The Team Behind The Rory Belle Foundation
Our Founders
Rachel Heilmann
Co-founder and Scientific Advisor
Board Member at Large
Rachel Heilmann is a NARS1 Mama who watched her daughter, Rory Belle, fight NARS1 until it took her life. Prior to Rory's life, she was a residency-trained, board certified, Clinical Pharmacy Specialist in a large health care organization. Following a research fellowship in rare disease, she now currently works full time in rare disease for the MED13L Foundation and COMBINEDBrain.
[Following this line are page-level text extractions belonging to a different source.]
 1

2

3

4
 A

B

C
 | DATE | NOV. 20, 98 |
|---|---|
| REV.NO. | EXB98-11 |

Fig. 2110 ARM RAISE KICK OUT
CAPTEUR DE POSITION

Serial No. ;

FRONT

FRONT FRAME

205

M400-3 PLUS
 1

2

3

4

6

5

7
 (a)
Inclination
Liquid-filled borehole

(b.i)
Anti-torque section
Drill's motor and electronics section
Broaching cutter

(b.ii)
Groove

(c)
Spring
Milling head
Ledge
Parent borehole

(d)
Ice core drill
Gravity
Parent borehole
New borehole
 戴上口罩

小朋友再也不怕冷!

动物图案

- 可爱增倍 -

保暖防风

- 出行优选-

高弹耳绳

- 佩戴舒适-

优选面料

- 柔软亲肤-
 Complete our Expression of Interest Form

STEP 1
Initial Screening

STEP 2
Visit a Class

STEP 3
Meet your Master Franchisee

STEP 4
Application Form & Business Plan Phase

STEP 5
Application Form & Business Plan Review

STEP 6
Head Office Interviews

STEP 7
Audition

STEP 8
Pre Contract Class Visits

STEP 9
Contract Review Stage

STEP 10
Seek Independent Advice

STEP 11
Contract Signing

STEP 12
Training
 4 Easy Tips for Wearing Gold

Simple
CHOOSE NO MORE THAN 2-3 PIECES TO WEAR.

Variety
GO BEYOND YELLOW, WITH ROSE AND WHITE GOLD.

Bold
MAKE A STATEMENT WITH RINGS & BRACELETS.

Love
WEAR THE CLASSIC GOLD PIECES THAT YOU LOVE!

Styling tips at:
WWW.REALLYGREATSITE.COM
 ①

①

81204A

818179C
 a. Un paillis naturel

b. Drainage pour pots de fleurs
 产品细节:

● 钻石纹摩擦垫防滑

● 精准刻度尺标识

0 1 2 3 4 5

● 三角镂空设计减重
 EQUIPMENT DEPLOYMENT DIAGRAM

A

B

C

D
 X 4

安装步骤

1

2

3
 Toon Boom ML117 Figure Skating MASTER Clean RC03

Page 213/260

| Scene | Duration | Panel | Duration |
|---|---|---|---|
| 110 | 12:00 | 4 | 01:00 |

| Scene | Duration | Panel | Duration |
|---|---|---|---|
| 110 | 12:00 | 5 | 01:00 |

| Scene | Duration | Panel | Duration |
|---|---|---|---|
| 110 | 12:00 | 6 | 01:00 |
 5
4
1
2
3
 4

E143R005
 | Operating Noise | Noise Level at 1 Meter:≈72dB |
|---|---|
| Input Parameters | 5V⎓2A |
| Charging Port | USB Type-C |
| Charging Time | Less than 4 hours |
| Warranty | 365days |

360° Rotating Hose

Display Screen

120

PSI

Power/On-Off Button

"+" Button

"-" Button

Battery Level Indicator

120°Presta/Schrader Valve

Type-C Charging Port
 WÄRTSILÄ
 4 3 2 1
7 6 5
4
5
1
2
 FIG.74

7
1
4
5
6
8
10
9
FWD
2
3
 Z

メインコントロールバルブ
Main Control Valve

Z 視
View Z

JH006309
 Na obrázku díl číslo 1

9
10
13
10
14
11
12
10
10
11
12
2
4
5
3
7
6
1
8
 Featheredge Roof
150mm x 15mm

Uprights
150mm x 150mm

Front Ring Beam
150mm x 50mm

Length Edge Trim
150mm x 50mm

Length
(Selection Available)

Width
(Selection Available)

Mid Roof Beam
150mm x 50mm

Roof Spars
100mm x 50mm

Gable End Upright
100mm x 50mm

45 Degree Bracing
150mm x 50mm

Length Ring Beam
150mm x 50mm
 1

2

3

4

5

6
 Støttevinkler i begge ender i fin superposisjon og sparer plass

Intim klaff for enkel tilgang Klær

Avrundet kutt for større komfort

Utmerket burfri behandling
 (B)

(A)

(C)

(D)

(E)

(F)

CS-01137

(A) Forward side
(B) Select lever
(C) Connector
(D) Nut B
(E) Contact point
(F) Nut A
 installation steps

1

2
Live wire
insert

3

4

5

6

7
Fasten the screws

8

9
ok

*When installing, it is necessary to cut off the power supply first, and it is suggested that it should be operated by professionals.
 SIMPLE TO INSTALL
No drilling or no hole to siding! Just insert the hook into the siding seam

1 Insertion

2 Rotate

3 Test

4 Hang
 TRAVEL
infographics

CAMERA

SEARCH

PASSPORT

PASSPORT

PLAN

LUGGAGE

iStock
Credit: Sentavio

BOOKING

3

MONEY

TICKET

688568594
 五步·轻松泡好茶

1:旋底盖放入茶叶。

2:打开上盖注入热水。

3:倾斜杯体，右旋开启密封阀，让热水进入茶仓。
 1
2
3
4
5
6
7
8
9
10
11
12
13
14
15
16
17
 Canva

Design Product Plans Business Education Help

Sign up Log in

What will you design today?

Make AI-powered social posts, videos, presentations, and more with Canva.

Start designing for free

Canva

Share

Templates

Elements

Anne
This organization was founded to extend the life of Rory Belle through awareness and research of the NARS1 disease. She has combined forces with this awesome team and families around the world to change the impact NARS1 has on kids and their families.
Teri DeClercq
Co-founder and Chair, Board of Directors
Director of Development
Teri DeClercq is a mom on a mission to cure NARS1 disorder for her son. She graduated from the University of Minnesota with a Bachelor's degree in Marketing and works at a major retail corporation. As a mother of a child with NARS1, she has seen the daily hardships and stress it can put on a family. She hopes to help other families that receive a diagnosis with support, information and reassurance that the foundation is working hard on treatments. Teri enjoys traveling, golfing, being outside, and spending time with her two sons.
Our Team
Kit Riggs
Executive Director
Board Member at Large
Kit is from Pennsylvania and is a friend of the NARS1 community. The Rory Belle Foundation is her daily dose of hope that a few passionate and dedicated people really can make positive change in the world! Kit brings her experience as a Clinical Pharmacy Specialist and a nonprofit Operations Manager to her work with the foundation. In her free time, Kit enjoys spending time with her husband and dogs, traveling, and growing things!
Lauren Anderson
Secretary, Board of Directors
Lauren is from Massachusetts and holds both a bachelor’s and master’s degree in Biomedical Engineering. She works as a Quality Engineer in the medical device industry. As a sibling of an adult with NARS1, Lauren is passionate about raising awareness and driving research for this rare condition. In her free time, Lauren enjoys crafting, hosting themed parties, and spending time with her three kids and two dogs.
Ross McCarthy
Director of Patient and Family Engagement
Ross is from Ireland and is a dad to one of the kids with NARS1. He works as Director for Cloud Operations and Engineering in a multinational food manufacturer and holds a degree in Business Management and a Masters in Supply Chain. He is a massive advocate within the RBF international community. In his spare time, Ross is a keen F1 supporter and loves anything with an engine. He enjoys Gaelic Football and Hurling.
Chris DeClerq
Treasurer, Board of Directors
Chris is from Minnesota and graduated with a Bachelor's degree in Accounting, a minor in Finance, and a Master's Degree in Business Taxation. He is a licensed CPA who has worked in both public accounting and private equity industries. He is a father to a child with NARS1 disorder and lives and breathes the implications of this ultra rare disorder every day. He enjoys sports of every kind, Minnesota winters and summers, and spending time with family.